Angelique Kerber 2.0, il ritorno

L'ex numero 1 del mondo chiude imbattuta in singolare la Hopman Cup e potrebbe dire la sua a Melbourne.

Dopo un anno sabbatico, trascorso quasi interamente all’inferno, forse Angelique Kerber è tornata tra i vivi (e vegeti). Certo, non è e non può essere una manifestazione para-amichevole come la Hopman Cup a dare l’esatta consistenza della condizione di una giocatrice; tuttavia, aver conquistato la finale vincendo sei incontri su sei e trascinando la Germania al successo in ben due occasioni (Belgio e Australia) dopo che Alexander Zverev aveva perso il singolare d’apertura, rappresenta decisamente un segnale confortante.

Un anno fa, Angie era n°1 del ranking WTA. Proveniva da un 2016 di grandissimo spessore, in cui si era aggiudicata la doppietta slam sul duro (Australian Open-Us Open) e aveva perso, da favorita, sia la finale olimpica di Rio de Janeiro con la portoricana Monica Puig che quella del Masters di Singapore con la slovacca Dominika Cibulkova.

La leadership mondiale della tedesca aveva fatto storcere il naso a più di un appassionato, frutto secondo molti della progressiva perdita di personaggi carismatici all’interno del circuito WTA. In più, il tennis monocorde della tedesca (peraltro omologato a quello della maggioranza delle sue colleghe) espresso con uno stile non sempre elegantissimo – ma le gambe, straordinarie, e il carattere sopperiscono a questa carenza di eleganza – hanno inevitabilmente alimentato le perplessità attorno alla Kerber.

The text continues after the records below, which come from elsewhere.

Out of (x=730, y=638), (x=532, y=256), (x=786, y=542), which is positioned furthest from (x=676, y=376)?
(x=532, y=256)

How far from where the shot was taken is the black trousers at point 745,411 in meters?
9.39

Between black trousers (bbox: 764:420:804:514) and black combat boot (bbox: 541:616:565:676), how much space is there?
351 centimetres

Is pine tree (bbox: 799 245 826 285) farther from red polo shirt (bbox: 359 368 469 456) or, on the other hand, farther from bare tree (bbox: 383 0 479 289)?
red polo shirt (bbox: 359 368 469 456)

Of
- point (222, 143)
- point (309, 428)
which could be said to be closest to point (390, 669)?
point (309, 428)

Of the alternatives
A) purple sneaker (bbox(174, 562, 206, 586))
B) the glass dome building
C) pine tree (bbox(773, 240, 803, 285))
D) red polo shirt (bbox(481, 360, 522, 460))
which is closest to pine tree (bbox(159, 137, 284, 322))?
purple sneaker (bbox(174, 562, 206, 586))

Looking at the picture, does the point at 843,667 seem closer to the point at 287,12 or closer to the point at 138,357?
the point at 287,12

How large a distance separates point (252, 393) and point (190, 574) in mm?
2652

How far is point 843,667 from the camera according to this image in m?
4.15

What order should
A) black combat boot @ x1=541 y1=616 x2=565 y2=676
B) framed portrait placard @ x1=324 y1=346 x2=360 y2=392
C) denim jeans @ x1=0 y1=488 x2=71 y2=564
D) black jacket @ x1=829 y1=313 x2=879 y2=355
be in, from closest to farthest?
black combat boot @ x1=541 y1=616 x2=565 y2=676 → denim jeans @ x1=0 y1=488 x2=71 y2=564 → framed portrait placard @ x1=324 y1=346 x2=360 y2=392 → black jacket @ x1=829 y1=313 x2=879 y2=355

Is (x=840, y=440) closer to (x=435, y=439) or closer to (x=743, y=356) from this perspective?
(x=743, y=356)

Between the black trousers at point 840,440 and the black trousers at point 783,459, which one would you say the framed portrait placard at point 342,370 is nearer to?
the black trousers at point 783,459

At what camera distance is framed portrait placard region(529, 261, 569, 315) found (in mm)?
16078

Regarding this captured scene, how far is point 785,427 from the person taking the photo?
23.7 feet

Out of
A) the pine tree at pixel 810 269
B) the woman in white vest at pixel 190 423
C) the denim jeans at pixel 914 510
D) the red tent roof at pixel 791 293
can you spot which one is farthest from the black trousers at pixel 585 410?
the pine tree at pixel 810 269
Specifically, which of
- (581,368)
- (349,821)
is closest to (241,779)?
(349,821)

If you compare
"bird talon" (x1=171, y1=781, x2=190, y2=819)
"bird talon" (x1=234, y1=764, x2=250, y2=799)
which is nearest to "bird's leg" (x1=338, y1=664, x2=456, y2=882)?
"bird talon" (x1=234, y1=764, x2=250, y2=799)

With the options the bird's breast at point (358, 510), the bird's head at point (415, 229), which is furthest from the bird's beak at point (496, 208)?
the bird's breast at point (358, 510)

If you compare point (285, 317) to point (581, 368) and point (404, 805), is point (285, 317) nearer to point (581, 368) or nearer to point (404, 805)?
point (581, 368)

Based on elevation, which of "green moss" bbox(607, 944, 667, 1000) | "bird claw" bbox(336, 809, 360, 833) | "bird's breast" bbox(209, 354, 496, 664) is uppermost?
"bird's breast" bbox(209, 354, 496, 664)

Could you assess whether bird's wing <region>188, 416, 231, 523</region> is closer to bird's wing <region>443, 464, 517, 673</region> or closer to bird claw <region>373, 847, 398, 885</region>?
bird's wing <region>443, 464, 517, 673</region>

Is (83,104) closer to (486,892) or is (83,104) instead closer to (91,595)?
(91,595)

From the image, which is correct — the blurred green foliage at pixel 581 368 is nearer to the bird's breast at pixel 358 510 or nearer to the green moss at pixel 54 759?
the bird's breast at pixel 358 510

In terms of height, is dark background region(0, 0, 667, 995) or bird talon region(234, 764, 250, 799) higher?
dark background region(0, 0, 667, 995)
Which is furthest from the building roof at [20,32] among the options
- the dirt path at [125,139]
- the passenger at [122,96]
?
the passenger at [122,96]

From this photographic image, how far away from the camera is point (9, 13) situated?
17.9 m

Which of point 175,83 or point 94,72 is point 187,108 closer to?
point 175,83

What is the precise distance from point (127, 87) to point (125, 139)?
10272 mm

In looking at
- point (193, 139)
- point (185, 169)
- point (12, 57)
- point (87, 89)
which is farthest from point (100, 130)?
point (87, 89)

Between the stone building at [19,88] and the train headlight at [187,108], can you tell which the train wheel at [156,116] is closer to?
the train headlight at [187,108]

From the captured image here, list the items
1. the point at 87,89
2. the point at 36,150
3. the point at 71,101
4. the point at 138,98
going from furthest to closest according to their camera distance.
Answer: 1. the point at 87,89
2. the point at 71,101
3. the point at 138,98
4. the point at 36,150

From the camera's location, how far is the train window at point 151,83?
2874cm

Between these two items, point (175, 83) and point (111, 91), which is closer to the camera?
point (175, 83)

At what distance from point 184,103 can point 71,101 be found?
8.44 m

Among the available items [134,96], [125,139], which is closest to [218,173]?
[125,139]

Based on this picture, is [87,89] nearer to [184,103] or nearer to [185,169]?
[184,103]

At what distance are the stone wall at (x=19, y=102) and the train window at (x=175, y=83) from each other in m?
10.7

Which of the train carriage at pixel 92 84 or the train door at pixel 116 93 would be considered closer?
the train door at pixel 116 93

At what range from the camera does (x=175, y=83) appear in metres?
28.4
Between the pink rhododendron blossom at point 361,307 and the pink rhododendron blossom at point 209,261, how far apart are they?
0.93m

Puntuale, nel 2017, la crisi. E che crisi! Fin dagli Australian Open, in cui difendeva il titolo, si era capito che per Angie non sarebbe stata una stagione facile. Reduce dalle eliminazioni premature di Brisbane e Sydney, la Kerber era uscita negli ottavi per mano di Coco Vandeweghe. Lì per lì Angelique non ne aveva fatto un dramma ma il resto del cammino sul duro inverno-primaverile tra Asia (Doha e Dubai) e America (Indian Wells, Miami e Monterrey) era stato a dir poco claudicante, con la sola finale messicana persa contro Anastasia Pavlyuchenkova.

Anche se era facile intuire come la tedesca non fosse più quella tenace, quasi irriducibile dell’anno prima, era quasi impossibile pensare che, dopo l’Abierto Mexicano, Angie non si sarebbe più spinta così avanti in un torneo e avrebbe altresì messo in archivio il resto del 2017 con un bilancio negativo di 13 vittorie e ben 16 sconfitte, alcune delle quali particolarmente rovinose. Ad un certo punto sembrava che i quattro giochi conquistati in un incontro fossero diventati la regola: doppio 2-6 al Roland Garros con la Makarova e a Toronto con Sloane Stephens, disastroso 3-6, 1-6 al primo turno degli US Open con Naomi Osaka.

Dopo New York, la discesa verso i più profondi gironi infernali sembrava essersi arrestata a Tokyo dove finalmente la Kerber era tornata a battere una top-ten (Karolina Pliskova, nei quarti) ma ben presto il campo ha smorzato gli entusiasmi e negli ultimi quattro tornei Angie ha raccolto una sola vittoria (vendicandosi della Osaka) a fronte di ben cinque sconfitte, le ultime delle quali al “masterino” di Zhuhai contro Pavlyuchenkova e Barty.

Purtroppo, pur terminando questa sua prima apparizione alla Hopman Cup di Perth imbattuta in singolare dopo essersi imposta agevolmente anche alla svizzera Belinda Bencic (6-4, 6-1 lo score), all’ultima sfida della finale Angelique ha dovuto fare i conti con lo stato a tratti confusionale del suo giovane partner Alexander Zverev e, soprattutto, con il solito straripante Federer che, insieme alla Bencic, hanno conquistato il doppio e quindi il trofeo. Ma questa Kerber, di nuovo carica e determinata, potrebbe essere una valida alternativa per i prossimi Australian Open.